2) Je ne saurais me prononcer sur le degré de gravité de ces événements, tout ce que je peux dire, c'est qu'il faut soigneusement éviter de lire entre les lignes et se contenter de ce qui est énoncé positivement. Donc, normalement cela devrait rester périphérique, mais des circonstances imprévisibles peuvent changer une trajectoire initiale...
3) La dérive observée résulte de l'état différencié des diverses économies. Bien qu'il serait inapproprié de distinguer stricto sensu un capitalisme "ancien" d'un capitalisme "jeune", il faut constater que les modalités de son fonctionnement diffèrent selon ce critère temporel et que les vieilles nations industrielles accumulent un certain nombre de handicaps qui limitent ses performances, non que les plus récentes en soient exemptes, mais ces dernières disposent encore d'une marge de manœuvre supérieure, ne serait-ce qu'en terme de ressources physiques et surtout de capacité de contrôle de la population. Ceci, je le répète, ne signifie pas que sur le fond la situation de crise ne soit pas globale, mais que des modalités particulières induisent des situations sensiblement différentes à un instant T (et puissent ainsi conduire à des analyses erronées).
4) Sur ce point, c'est aller un peu vite en besogne en présupposant la bonne foi de
Poutine, car ce dernier ne le cède en rien en matière de mauvaise foi à ses compétiteurs américains. Disons plutôt que les deux parties usent de tous les subterfuges pour avancer leurs pions. Quant à invoquer
B. Méheust,encore faudrait-il le faire à bon escient et ne pas extrapoler indûment: il est plus facile de se disputer avec ses voisins qu'avec de lointains étrangers...
Mais là nous retombons dans l'ornière journalistique...
5) C'est se méprendre lourdement sur que j'ai écrit que de le réduire à la seule question "occident contre Russie". Ce conflit arrange bien des gouvernements en dépit des inconvénients qu'il génère (il cache, en l'accentuant, la situation de crise antérieure et procure une certaine porte de sortie dans le réarmement). D'une façon absolument générale, il est tout à fait nécessaire d'avoir un ennemi, car il est plus facile d'unir un peuple contre quelque chose ou quelqu'un que pour une cause commune positive. L'URSS avait longtemps tenu ce rôle essentiel pour l'Occident et spécialement pour les USA (la réciproque étant naturellement vraie); de ce point de vue, la nouvelle Russie reprend cette attribution...
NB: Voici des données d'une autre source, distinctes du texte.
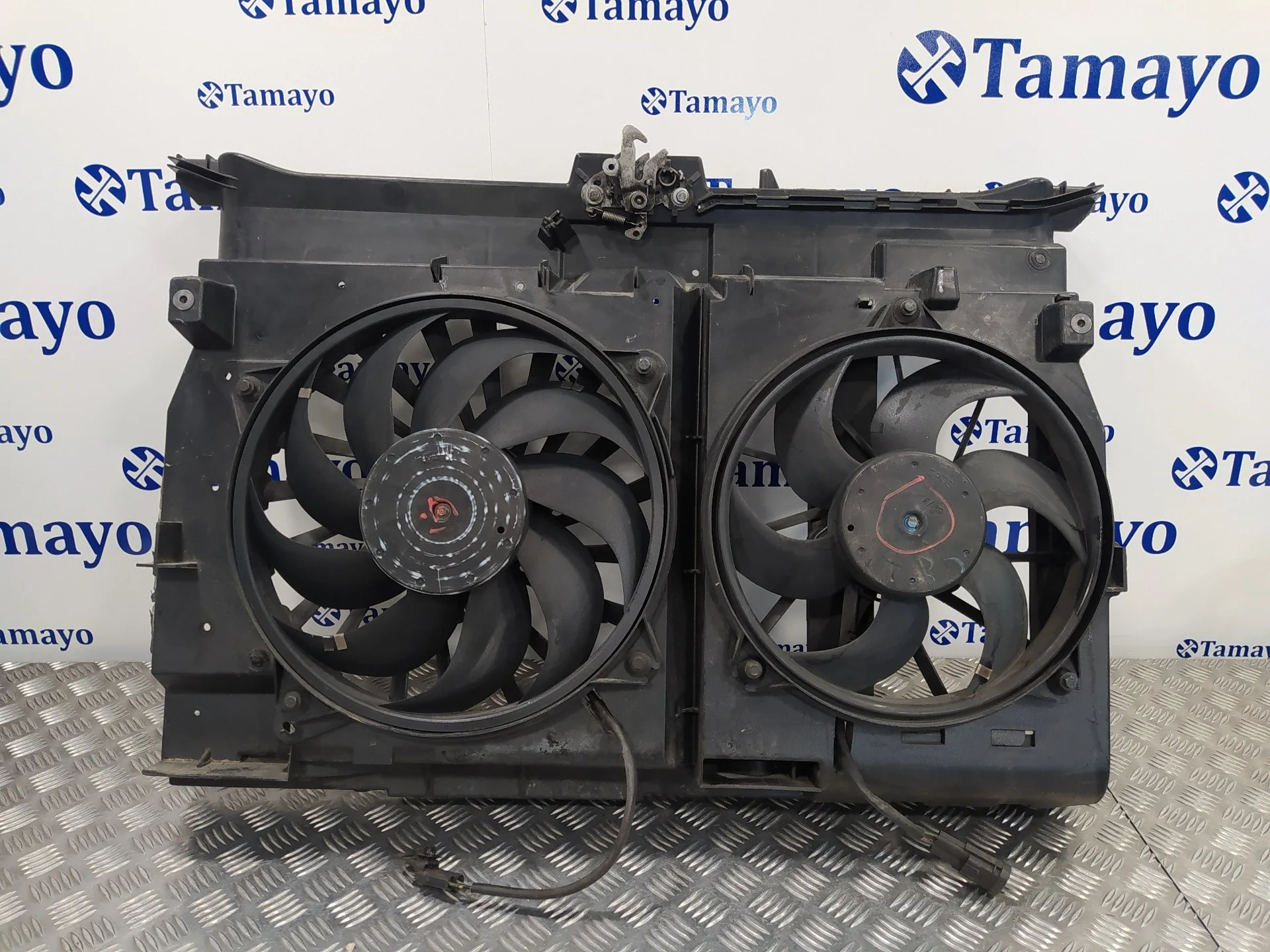 Electroventilador para Fiat Ulysse (179)
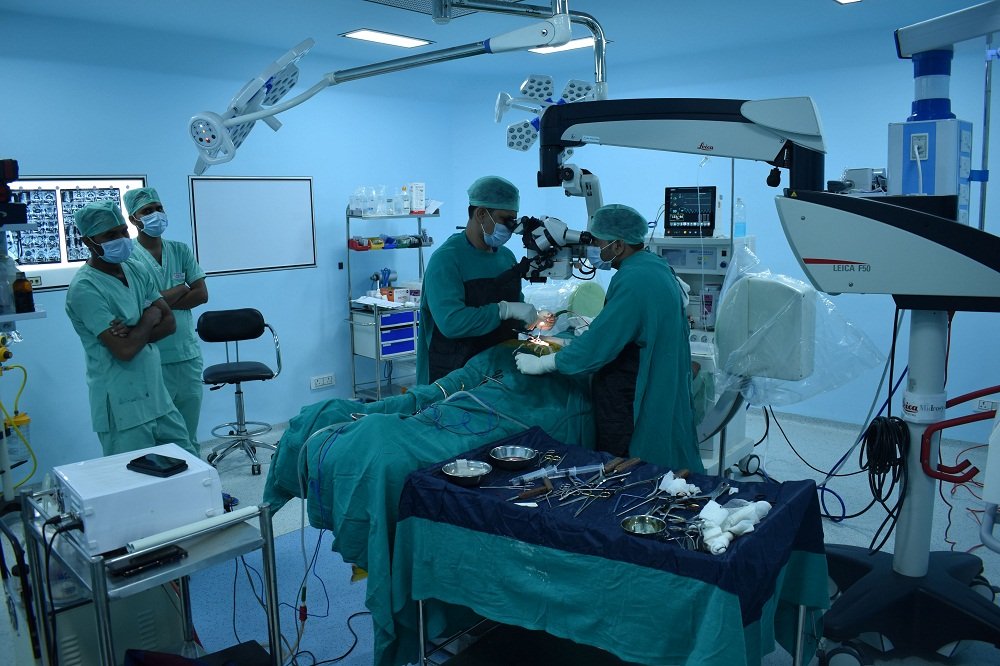 Modern ICU and Surgical Facilities at Vertigo Kidney Care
6) Ce dernier paragraphe est important. Si l'on oppose la droite et la gauche, on ne peut rien espérer comprendre à quoi que ce soit, puisque c'est justement ce faux antagonisme qui est la clé de voûte des systèmes politiques et de leur caractère mystificateur (nul complotisme là-dedans!). Droite et gauche sont les deux faces du système et les différentes positions peuvent être le fait de l'une ou l'autre partie selon l'époque (comme je l'évoquais il y a peu), du moment qu'elles perpétuent leur opposition. Cette alternance des convictions signe à la fois la volonté (pas forcément consciente) de fausser le jugement des électeurs et offre à l'observateur attentif la confirmation du caractère non pertinent de cette dualité apparente.
Comme l'avais suggéré
F. Fukuyama dans sa fin de l'Histoire, la démocratie représentative représente le nec plus ultra d'une économie prospère et comme il imaginait que la vocation de l'économie était de répandre à terme une prospérité universelle, il ne doutait pas de la généralisation de ce mode de gouvernement. La suite a, bien entendu, donné tort à cet ouvrage de propagande. Dans les périodes de difficultés, toutes les économies sont contraintes de recourir à des mesures dirigistes (ce qui ne vaut pas dictature). Si l'on examine des situations non plus conjoncturelles, mais structurelles, on comprend l'attrait pour des formes "musclées" de gouvernances. Mais j'aurais l'occasion de développer ce dernier point.